Task details: The lines to copy from the listing below are those that contain the string "ajax".
*****
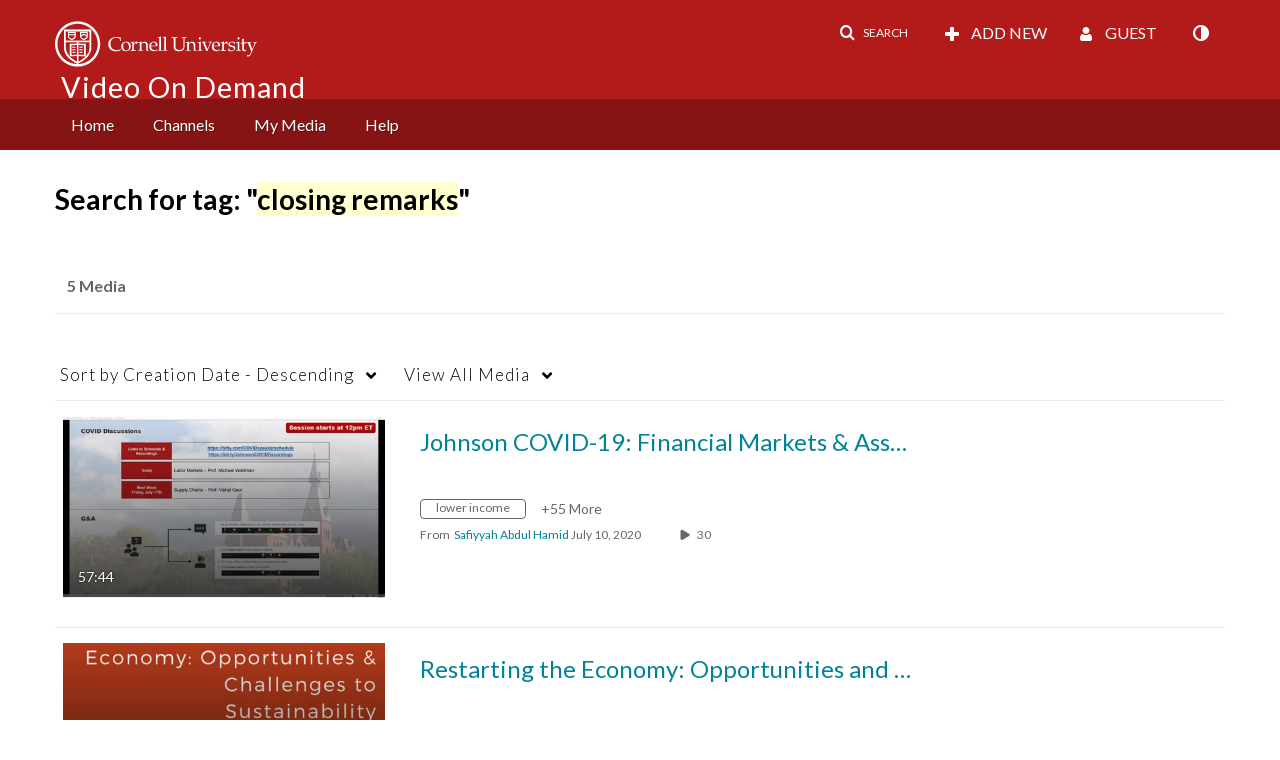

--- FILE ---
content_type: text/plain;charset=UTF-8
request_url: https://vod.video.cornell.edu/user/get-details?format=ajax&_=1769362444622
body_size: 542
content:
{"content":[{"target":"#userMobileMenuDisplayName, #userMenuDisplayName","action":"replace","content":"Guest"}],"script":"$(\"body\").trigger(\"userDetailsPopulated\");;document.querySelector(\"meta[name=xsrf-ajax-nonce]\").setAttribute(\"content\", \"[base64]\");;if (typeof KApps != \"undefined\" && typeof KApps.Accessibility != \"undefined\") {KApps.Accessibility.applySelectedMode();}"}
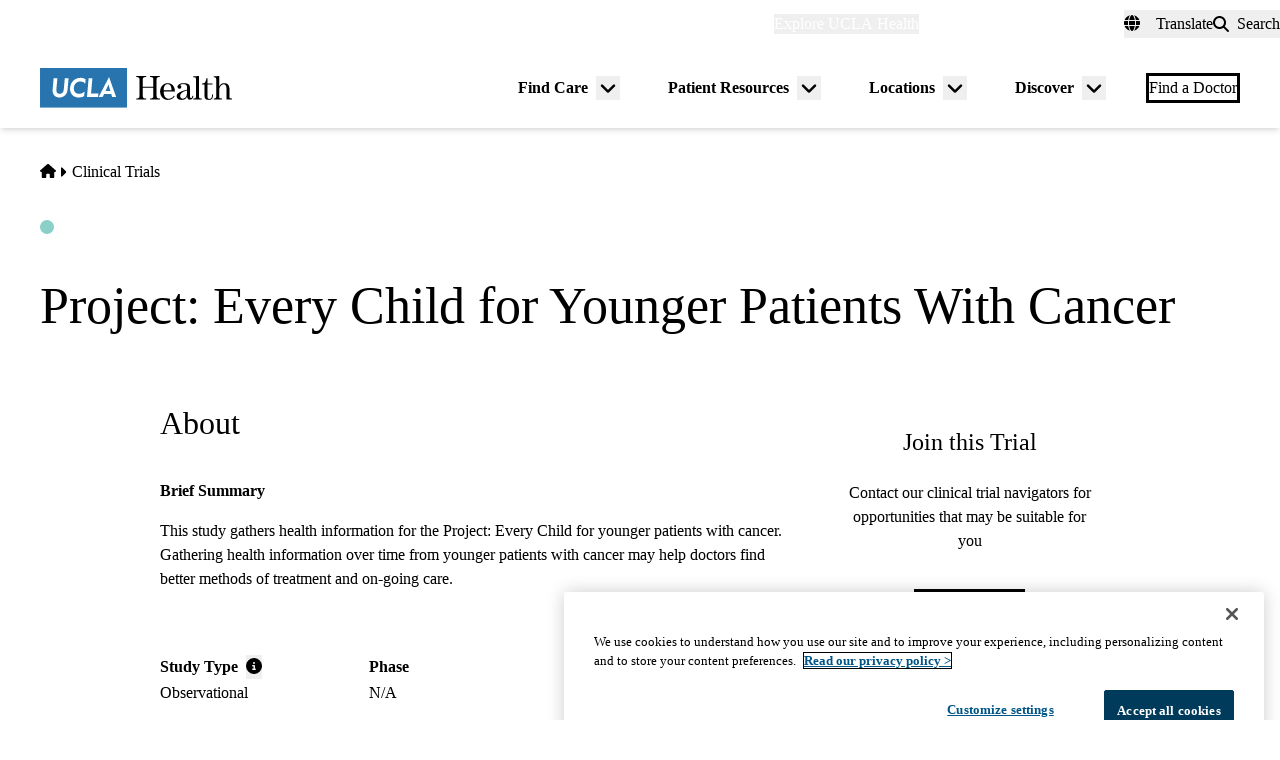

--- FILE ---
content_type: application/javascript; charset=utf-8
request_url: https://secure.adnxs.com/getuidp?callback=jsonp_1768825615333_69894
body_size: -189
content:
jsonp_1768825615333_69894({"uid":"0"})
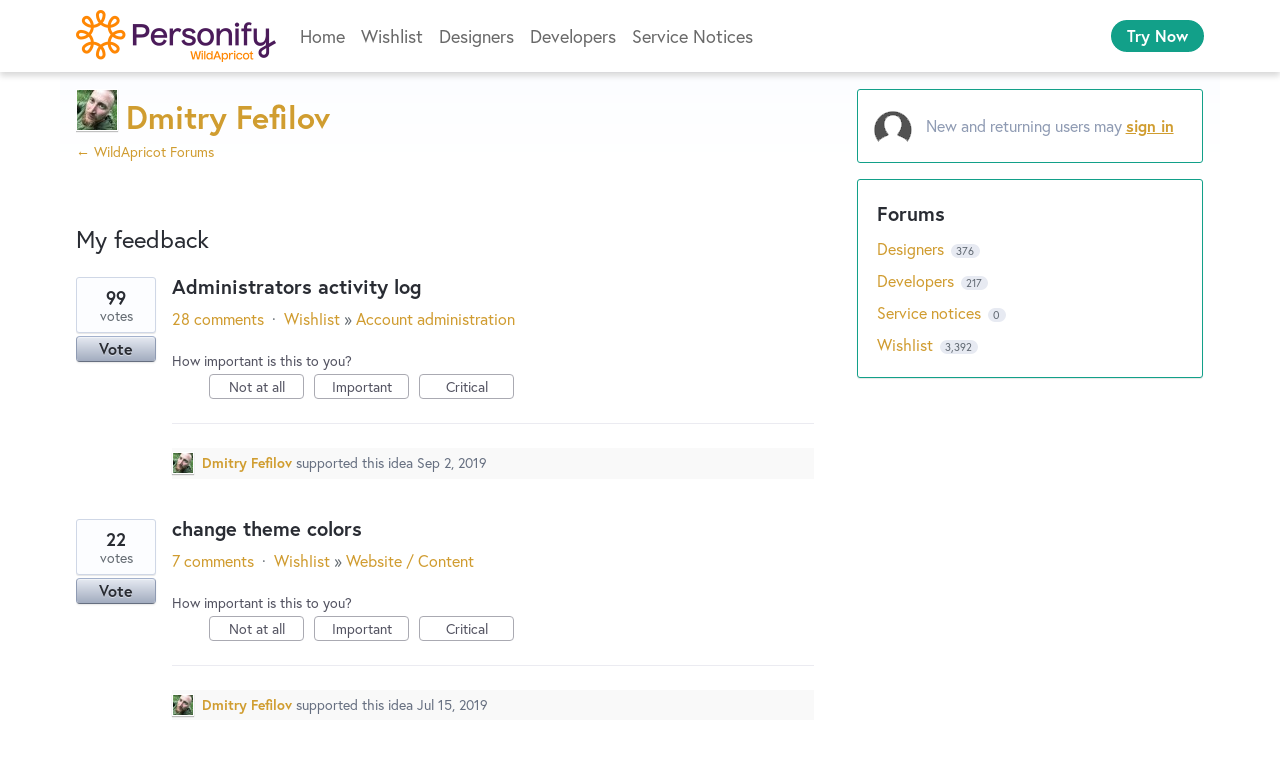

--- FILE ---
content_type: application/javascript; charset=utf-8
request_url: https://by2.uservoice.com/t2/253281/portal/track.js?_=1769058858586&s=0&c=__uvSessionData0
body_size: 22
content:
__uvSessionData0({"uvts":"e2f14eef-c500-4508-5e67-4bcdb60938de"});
*****
Output for this exercise:
request_url: https://vod.video.cornell.edu/user/get-details?format=ajax&_=1769362444622
{"content":[{"target":"#userMobileMenuDisplayName, #userMenuDisplayName","action":"replace","content":"Guest"}],"script":"$(\"body\").trigger(\"userDetailsPopulated\");;document.querySelector(\"meta[name=xsrf-ajax-nonce]\").setAttribute(\"content\", \"[base64]\");;if (typeof KApps != \"undefined\" && typeof KApps.Accessibility != \"undefined\") {KApps.Accessibility.applySelectedMode();}"}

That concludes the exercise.